Two Americans find warmth in Muslim Istanbul

I'm always glad to read a good Turkey travelogue, this one is pretty thorough:

"Given recent world history, I was not sure how two obvious outsiders would be received in Turkey, whose population is overwhelmingly Muslim. But my travel companion, Cliff, and I found during a four-day visit that Istanbul is one of the most beautiful, gracious and -- for Americans -- unspoiled big cities in Europe."

"Everywhere we looked, we saw the collision of the traditional and the new, the handmade and the mass-produced, the religious and the secular."

"Nowhere did we stick out more than when we ferried to Asian Istanbul, a 15-minute trip across the Bosporus. Istanbul straddles Europe and Asia, the world's only city on two continents.

As we boarded the boat, a man sprinted toward us, begging us to pose for a picture with him. We smiled as his companion snapped a photo, and I wondered how he would explain the shot to his friends.

The Asian side of Istanbul was more conservative, with many more women wearing headscarves. We also got more unabashed stares there. Kids outside an apartment complex stopped playing soccer when we passed and asked in their best English, "Where are you from?"

"The shopping experience was more intense at the Grand Bazaar, a labyrinthine building of rug and souvenir shops where the vendors are more than willing to bargain. I bought several ceramic bowls with whirling dervishes painted on them -- although we missed seeing the famed meditative dancers -- and asked the salesman where the shopkeepers prayed.

There is a small mosque in the bazaar, he said. But in the bazaar, as in the rest of Istanbul, most people seemed to greet the prayer announcements indifferently. They stayed at the cafe, at the bus stop, at their T-shirt stand.

Are people praying on their own time? I wondered. Are there unwritten rules about Turkish Islam? Perhaps we could find out."

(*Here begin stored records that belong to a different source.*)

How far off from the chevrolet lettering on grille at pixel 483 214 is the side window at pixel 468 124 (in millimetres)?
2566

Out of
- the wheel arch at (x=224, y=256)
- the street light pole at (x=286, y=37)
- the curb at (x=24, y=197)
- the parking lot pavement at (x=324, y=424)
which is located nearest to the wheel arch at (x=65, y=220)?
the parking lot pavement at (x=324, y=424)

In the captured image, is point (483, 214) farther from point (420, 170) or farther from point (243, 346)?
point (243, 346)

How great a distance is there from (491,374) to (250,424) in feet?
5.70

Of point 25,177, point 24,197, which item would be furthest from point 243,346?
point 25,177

"We stopped at yet another cafe after the Blue Mosque, and our waiter soon asked where we were from. We struck up a conversation, eventually exchanging e-mail addresses, and I asked about the lack of public reaction to prayer announcements.

"We are soft Muslims," he explained. He had not been to mosque in five years, he said, and he and many of his friends drink beer."

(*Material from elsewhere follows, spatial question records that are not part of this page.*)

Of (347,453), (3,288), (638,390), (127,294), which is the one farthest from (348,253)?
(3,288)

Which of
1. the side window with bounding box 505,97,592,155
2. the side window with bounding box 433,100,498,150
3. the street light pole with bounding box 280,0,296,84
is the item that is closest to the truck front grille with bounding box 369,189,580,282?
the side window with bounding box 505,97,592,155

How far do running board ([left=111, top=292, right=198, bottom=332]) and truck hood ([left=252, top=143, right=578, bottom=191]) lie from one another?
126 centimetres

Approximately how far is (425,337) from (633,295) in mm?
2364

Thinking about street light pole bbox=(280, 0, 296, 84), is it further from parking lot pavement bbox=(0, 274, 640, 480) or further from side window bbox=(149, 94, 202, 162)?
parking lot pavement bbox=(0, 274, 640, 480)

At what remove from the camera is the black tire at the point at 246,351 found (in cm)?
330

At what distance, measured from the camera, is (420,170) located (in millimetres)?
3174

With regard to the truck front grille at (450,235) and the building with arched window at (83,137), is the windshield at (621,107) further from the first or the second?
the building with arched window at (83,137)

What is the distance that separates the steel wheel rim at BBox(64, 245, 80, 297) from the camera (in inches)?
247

"Our waiter charged us the equivalent of $15 for a bottle of water and a beer -- a sum we knew was inflated from our visit a few nights earlier.

Here it is, I thought, the rip-off of the Americans.

I questioned our waiter about the bill, but without Turkish, I didn't get far. So I paid it, and we headed toward the stairs. But as we reached the landing, a man called out to us. At first I thought he was another photo seeker. But he walked down and asked us how much we had paid for our drinks.

I told him, and he looked to the top of the stairs, calling our waiter down to apologize. Clearly, this man was some sort of supervisor, perhaps the manager or owner of the Cambaz. Then he counted out the equivalent of about $10 in Turkish lira, gave it to us and apologized himself.

I was dumbstruck. We were as good as gone -- for all he knew, never to return to Istanbul -- and yet he chased us down to do the right thing."